> _Set problem_
Update the entries below by putting "trail marker post" in place of "signpost pole" everywhere it occurs, and leave everything else unchanged.

----------------------------------------

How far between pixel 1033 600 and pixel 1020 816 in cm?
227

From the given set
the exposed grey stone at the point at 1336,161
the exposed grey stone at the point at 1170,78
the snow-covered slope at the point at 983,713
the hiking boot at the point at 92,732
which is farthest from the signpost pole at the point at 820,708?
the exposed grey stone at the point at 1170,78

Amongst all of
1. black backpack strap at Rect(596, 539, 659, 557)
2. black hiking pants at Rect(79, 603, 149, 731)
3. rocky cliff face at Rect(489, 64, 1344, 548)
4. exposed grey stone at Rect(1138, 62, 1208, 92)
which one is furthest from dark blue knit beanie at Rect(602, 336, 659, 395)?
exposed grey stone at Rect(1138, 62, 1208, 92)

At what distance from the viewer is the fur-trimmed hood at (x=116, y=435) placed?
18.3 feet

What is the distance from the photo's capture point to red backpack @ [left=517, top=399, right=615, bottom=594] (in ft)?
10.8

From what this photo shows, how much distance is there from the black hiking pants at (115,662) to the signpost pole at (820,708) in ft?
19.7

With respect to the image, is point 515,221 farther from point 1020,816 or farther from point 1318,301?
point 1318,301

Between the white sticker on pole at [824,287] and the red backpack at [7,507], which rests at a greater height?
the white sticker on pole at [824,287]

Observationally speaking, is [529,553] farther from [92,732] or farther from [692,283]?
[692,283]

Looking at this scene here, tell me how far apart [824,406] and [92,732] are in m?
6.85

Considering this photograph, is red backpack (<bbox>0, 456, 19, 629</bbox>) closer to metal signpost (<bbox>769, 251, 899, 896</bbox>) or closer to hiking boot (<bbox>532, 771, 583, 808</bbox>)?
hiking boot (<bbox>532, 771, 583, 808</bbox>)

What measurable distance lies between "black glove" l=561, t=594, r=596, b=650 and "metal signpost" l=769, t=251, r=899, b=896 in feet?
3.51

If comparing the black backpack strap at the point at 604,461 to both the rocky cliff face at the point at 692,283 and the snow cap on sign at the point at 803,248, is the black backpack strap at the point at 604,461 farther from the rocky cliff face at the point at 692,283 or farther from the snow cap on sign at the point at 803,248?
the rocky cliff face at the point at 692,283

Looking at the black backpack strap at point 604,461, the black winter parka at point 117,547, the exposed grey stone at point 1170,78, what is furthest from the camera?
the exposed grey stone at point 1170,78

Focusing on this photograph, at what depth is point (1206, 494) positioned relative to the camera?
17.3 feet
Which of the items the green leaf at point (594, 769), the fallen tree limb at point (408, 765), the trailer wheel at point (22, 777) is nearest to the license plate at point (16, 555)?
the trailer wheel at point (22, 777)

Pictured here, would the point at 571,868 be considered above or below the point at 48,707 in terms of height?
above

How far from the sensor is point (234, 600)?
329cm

----------------------------------------

> _Task output_
How far between pixel 1033 600 and pixel 1020 816 in cm?
227

From the given set
the exposed grey stone at the point at 1336,161
the exposed grey stone at the point at 1170,78
the snow-covered slope at the point at 983,713
the hiking boot at the point at 92,732
which is farthest from the trail marker post at the point at 820,708?
the exposed grey stone at the point at 1170,78

Amongst all of
1. black backpack strap at Rect(596, 539, 659, 557)
2. black hiking pants at Rect(79, 603, 149, 731)
3. rocky cliff face at Rect(489, 64, 1344, 548)
4. exposed grey stone at Rect(1138, 62, 1208, 92)
which one is furthest from dark blue knit beanie at Rect(602, 336, 659, 395)?
exposed grey stone at Rect(1138, 62, 1208, 92)

At what distance from the viewer is the fur-trimmed hood at (x=116, y=435) placed?
18.3 feet

What is the distance from the photo's capture point to red backpack @ [left=517, top=399, right=615, bottom=594] (in ft)?
10.8

From what this photo shows, how much distance is there from the black hiking pants at (115,662) to the trail marker post at (820,708) in ft?
19.7

With respect to the image, is point 515,221 farther from point 1020,816 or farther from point 1318,301?
point 1318,301

Between the white sticker on pole at [824,287] and the red backpack at [7,507], which rests at a greater height?
the white sticker on pole at [824,287]

Observationally speaking, is [529,553] farther from [92,732] or farther from [692,283]?
[692,283]

Looking at this scene here, tell me how far apart [824,406] and [92,732] are in m?
6.85

Considering this photograph, is red backpack (<bbox>0, 456, 19, 629</bbox>) closer to metal signpost (<bbox>769, 251, 899, 896</bbox>) or closer to hiking boot (<bbox>532, 771, 583, 808</bbox>)?
hiking boot (<bbox>532, 771, 583, 808</bbox>)

What measurable distance lies between "black glove" l=561, t=594, r=596, b=650 and "metal signpost" l=769, t=251, r=899, b=896 in feet?
3.51

If comparing the black backpack strap at the point at 604,461 to both the rocky cliff face at the point at 692,283 and the snow cap on sign at the point at 803,248, is the black backpack strap at the point at 604,461 farther from the rocky cliff face at the point at 692,283 or farther from the snow cap on sign at the point at 803,248?
the rocky cliff face at the point at 692,283

Looking at the black backpack strap at point 604,461, the black winter parka at point 117,547, the exposed grey stone at point 1170,78, what is furthest from the camera?
the exposed grey stone at point 1170,78

Focusing on this photograph, at what depth is point (1206, 494) positioned relative to the camera?
17.3 feet
Which of the items the green leaf at point (594, 769), the fallen tree limb at point (408, 765), the trailer wheel at point (22, 777) is nearest to the license plate at point (16, 555)?
the trailer wheel at point (22, 777)

Pictured here, would the point at 571,868 be considered above or below the point at 48,707 in terms of height?
above

How far from the sensor is point (234, 600)?
329cm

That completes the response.